I bought a plate and frame filter from a winery that was closing. They gave me a few boxes of leftover filter pads that they cautioned were a 'little old'.

The date code indicated they were about 6 years from manufacturing but unopened. I opened the pack to check them out and when I wetted them before placing them in, I noted they had a musty aroma. I filtered 10 gallons of water with it to check and the water smelled musty too. Decided to dump the old filters and use the new ones I already had. Hated to toss over $500 of filter pads but better than getting musty wine from them.

So, yes, storage conditions play an important role in ensuring quality filters.


----------



## MB wino (Oct 24, 2020)

Any updates on whether the taste/smell fades with time?

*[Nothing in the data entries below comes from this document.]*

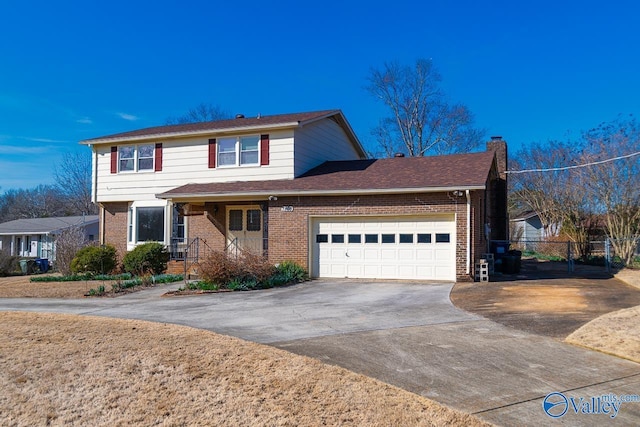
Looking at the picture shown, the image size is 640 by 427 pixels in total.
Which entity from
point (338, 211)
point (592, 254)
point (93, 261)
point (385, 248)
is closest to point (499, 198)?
point (592, 254)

Same experience today with #2 pads. Frustrating!


----------



## KumaLisa46 (Oct 24, 2020)

porkchopmessiah said:


> I have a mini jet, the instructions are pretty specific about not flushing it with anything but water


Yes, that's what I did


----------



## KumaLisa46 (Oct 24, 2020)

Rice_Guy said:


> The supplier wants to know this has happened.
> We have had a similar defect in instant rice. When the problem was tracked down, it was the distribution warehouse was keeping our food next to a slot that had Irish Spring soap. Drier sheets have an equally aggressive perfume.
> 
> Try ordering pads from a different part of the country/supply chain.


I have tried new pads with different manufacture stamp on it. They were perfect.


----------



## KumaLisa46 (Oct 24, 2020)

MB wino said:


> Any updates on whether the taste/smell fades with time?
> 
> Same experience today with #2 pads. Frustrating!j
> 
> ...


----------



## MB wino (Nov 4, 2020)

Sorry to hear it did not improve. Thanks for responding.

FYI - I decided not to bottle and added a few ounces of oak chips and biolees in the hope they might improve my Cab. After a week, I racked and noticed a big improvement. I then clarified the wine hoping for the best. The result was decent. I lost aroma (compared to my Cab that wasn’t filtered) but the soap smell and taste is greatly diminished.


----------



## hounddawg (Nov 5, 2020)

i am no where close to yawls level, and i do sweet country wines, but setting to the side and just reading, it seems to me the one common factor is paper filters, just my 2 cents, since i read on here for 2 years before joining, all of my wines are spun polypropylene filters, never once (knock on wood) have i ever had so much as a hint of trouble, maybe because I'm to dumb to know the difference, i don't sell wine, but i sell fruit, labels, corks, chemicals bottles,,, ECT, All of my "friends" are row crop farmers, business men, ECT and all multimillionaires,, when they bring me bottles they bout from other places all have price stickers of $94.50 and up per bottle,, yet this poor dumb hillbilly, gets lots of "friends",, and have yet from around 2012 thru now have never had a single complaint, there are tons of threads on here about soapy taste and all seem to go back to paper, just my 2 cents, from a poor old hillbilly.
but a whole house filter, and buying spun polyproline filters 1 micron for whites, 5 microns for reds, and a case of 25 micron for initial rack from ferment barrel to secondary, on e-bay buying by the case of 50 runs about $1 to $1,30 per filter, and can be washed frozen and reused a few times, 
this is just my opinion and no offence meant at all.
SKOAL
Dawg


----------



## MB wino (Nov 7, 2020)

Dawg,
Good idea - ordered a new filter set up this week. No more paper for me - thanks!


----------



## KumaLisa46 (Jan 16, 2021)

robert81650 said:


> Let us know about the response from the filter manufacturer.........................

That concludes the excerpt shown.